Price and location are important, but what about guest satisfaction? Let’s analyze the rating column to see which boroughs have the highest and lowest average ratings.

In [None]:
df_nyc_filtered['rating'].unique()

We can observe a few things in our data:

- Trailing spaces – All values have an extra space at the end.
- Data type – The column is stored as object, meaning it's not properly formatted as numeric.
- Non-numeric values – There are entries like 'No rating' and 'New ', which may need special handling.

Let's clean up our data to continue with our ratings analysis.

In [None]:
df_nyc_filtered.loc[:,'rating'] = df_nyc_filtered['rating'].str.strip()
df_nyc_filtered_ratings = df_nyc_filtered[df_nyc_filtered['rating'].isin(['No rating', 'New']) == False]
df_nyc_filtered_ratings.loc[:,'rating'] = df_nyc_filtered_ratings['rating'].astype(float)

In [None]:
removed_count = len(df_nyc_filtered) - len(df_nyc_filtered_ratings)
print(f"Removed {removed_count} listings ({(removed_count / len(df_nyc_filtered)) * 100}%) due to missing or new ratings.")
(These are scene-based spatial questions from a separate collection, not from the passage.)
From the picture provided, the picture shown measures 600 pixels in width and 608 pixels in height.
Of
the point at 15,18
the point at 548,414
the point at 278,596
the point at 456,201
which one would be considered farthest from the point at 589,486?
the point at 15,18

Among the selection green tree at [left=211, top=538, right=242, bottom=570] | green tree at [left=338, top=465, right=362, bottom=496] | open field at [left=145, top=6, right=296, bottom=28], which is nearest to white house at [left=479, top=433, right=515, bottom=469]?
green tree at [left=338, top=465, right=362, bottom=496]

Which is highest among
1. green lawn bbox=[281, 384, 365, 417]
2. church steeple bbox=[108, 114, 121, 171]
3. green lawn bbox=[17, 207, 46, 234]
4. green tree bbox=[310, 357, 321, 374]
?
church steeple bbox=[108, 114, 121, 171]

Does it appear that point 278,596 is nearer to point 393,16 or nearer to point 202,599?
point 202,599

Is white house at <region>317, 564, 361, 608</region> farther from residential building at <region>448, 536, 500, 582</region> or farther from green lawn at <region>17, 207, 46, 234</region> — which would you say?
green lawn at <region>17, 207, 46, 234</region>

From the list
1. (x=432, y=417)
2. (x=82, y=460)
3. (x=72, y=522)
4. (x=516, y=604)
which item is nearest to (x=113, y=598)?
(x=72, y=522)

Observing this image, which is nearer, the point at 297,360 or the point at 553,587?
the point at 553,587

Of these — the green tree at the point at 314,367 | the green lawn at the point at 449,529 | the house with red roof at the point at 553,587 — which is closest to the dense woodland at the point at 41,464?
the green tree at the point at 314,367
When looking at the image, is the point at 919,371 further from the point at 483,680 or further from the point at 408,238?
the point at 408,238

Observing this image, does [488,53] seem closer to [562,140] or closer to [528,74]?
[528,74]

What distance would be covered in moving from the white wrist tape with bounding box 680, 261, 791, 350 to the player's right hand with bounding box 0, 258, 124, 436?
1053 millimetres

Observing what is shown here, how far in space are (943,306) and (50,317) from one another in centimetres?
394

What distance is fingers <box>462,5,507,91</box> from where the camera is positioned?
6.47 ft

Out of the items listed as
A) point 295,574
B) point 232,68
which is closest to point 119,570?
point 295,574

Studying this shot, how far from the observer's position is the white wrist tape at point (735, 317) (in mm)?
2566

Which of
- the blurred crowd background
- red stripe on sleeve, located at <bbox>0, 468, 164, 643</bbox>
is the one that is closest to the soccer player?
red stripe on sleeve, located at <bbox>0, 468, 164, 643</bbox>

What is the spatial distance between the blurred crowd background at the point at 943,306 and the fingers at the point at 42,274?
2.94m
Let's take a closer look at the ratings for each borough. We’ll calculate the mean, median, and count of ratings. This will help us identify not only the boroughs with the highest average ratings, but also the areas with the most feedback.

In [None]:
df_nyc_filtered_ratings.groupby('neighbourhood_group')['rating'].agg(['mean', 'median', 'count']).sort_values(by='mean', ascending=False)

The average ratings across the boroughs show slight differences, with Staten Island having the highest average rating at 4.775, followed by Brooklyn at 4.773.

While Staten Island's higher rating may appear notable, the small number of reviews could mean it doesn't fully represent the overall sentiment of the population. Larger boroughs, like Brooklyn and Manhattan, offer a more comprehensive view due to their higher volume of reviews.